House Passes China Stocks Delisting Bill; Threat Grows For Alibaba

 A bill that threatens to delist Alibaba stock, JD.com (JD), Nio (NIO) and other China stocks from U.S. exchanges within three years cleared the House with a unanimous voice vote Wednesday evening. President Donald Trump, who has no desire to make nice with China in his final weeks, is expected to sign the Holding Foreign Companies Accountable Act, which cleared the Senate in May.To get more finance news China, you can visit shine news official website. 

China stocks have been under a cloud since Monday. Alibaba (BABA) fell 1% in Wednesday's stock market trading, bringing its loss to 5.5% for the week. E-commerce rival JD.com stock is down 5.6% this week, but Pinduoduo (PDD) is now even, after rallying 5.5% on Wednesday. Nio stock is down 11.2% this week, despite rebounding 5.8% Wednesday amid strong November EV sales numbers in China. But Nio has been on a huge tear for months. The biggest loser, by far, is electric-vehicle maker Kandi Technologies (KNDI), which has tumbled 38.6% since getting hit by fraud allegations on Monday. Those allegations come at an especially sensitive time, as the U.S. decides how firm of a stand to take on Chinese accounting transparency.
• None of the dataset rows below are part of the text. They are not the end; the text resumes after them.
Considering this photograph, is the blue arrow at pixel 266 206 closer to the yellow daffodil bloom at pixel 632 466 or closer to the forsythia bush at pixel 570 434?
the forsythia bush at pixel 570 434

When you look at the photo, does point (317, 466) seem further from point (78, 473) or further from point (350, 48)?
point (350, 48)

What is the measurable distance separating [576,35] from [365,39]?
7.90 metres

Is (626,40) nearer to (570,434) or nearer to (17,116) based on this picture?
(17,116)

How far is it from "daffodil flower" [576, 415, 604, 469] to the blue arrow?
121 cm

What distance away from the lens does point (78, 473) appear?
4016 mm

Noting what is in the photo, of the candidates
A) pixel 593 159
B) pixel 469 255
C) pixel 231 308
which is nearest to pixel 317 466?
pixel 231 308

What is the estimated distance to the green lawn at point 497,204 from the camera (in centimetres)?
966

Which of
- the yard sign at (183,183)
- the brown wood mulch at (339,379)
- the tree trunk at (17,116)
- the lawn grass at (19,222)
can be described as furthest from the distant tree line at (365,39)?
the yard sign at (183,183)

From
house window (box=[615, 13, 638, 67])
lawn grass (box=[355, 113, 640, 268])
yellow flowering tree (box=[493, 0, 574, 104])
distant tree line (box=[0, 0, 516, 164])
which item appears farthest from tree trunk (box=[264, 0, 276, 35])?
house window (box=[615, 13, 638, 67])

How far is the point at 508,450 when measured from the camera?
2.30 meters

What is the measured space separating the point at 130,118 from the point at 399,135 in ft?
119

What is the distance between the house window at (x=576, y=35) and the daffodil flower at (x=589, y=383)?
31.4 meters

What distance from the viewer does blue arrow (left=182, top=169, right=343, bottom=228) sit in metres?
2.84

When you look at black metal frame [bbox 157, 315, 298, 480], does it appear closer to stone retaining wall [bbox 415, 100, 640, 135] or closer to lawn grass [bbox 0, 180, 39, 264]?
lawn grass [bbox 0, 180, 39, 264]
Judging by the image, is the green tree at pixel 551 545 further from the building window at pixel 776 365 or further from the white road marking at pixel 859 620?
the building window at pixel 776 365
Wall Street stands to lose billions in investment banking and trading revenue if China stocks are sent packing. Under the Holding Foreign Companies Accountable bill, China stocks would face delisting within three years, unless their auditors come under supervision of the Public Company Accounting Oversight Board. Yet Beijing has made it illegal for Chinese auditors to submit to such scrutiny from an overseas regulator, seeing it as an impingement of national sovereignty. China's hard line would seem to doom the U.S. listings of China stocks with a combined value of more than $2 trillion. However, Congress may not have the last word, says Derrick Scissors, resident scholar at the American Enterprise Institute. 
"Treasury controls implementing regulations for whatever Congress passes," Scissors told IBD.In August, a policy group led by Treasury Secretary Steven Mnuchin offered a more lenient approach. To get around Beijing's refusal to let the PCAOB review the work of Chinese auditors, Mnuchin would permit Chinese firms to engage a U.S. accounting firm to do the job. Critics of Mnuchin's approach argue that U.S. accounting firms couldn't vouch for the accuracy of the secondhand data they would get to review.
In coming weeks, Securities and Exchange Commission Chair Jay Clayton may bring Mnuchin's more flexible approach up for a commission vote.But the big question is what Janet Yellen, the incoming Treasury secretary, and President-elect Joe Biden think. Mnuchin "would have attempted to strike a 2021 deal with China" to avoid the scheduled delisting, according to Scissors. "I don't know how Yellen and Biden view this," he said.To the extent that Yellen and Biden are still weighing the issue, Kandi fraud allegations may help make a case against half measures. On Monday, Hindenburg Research published a detailed report on alleged self-dealing by the EV company: Kandi: How This China-based Nasdaq-Listed Company Used Fake Sales, EV Hype to Nab $160 Million From U.S. Investors.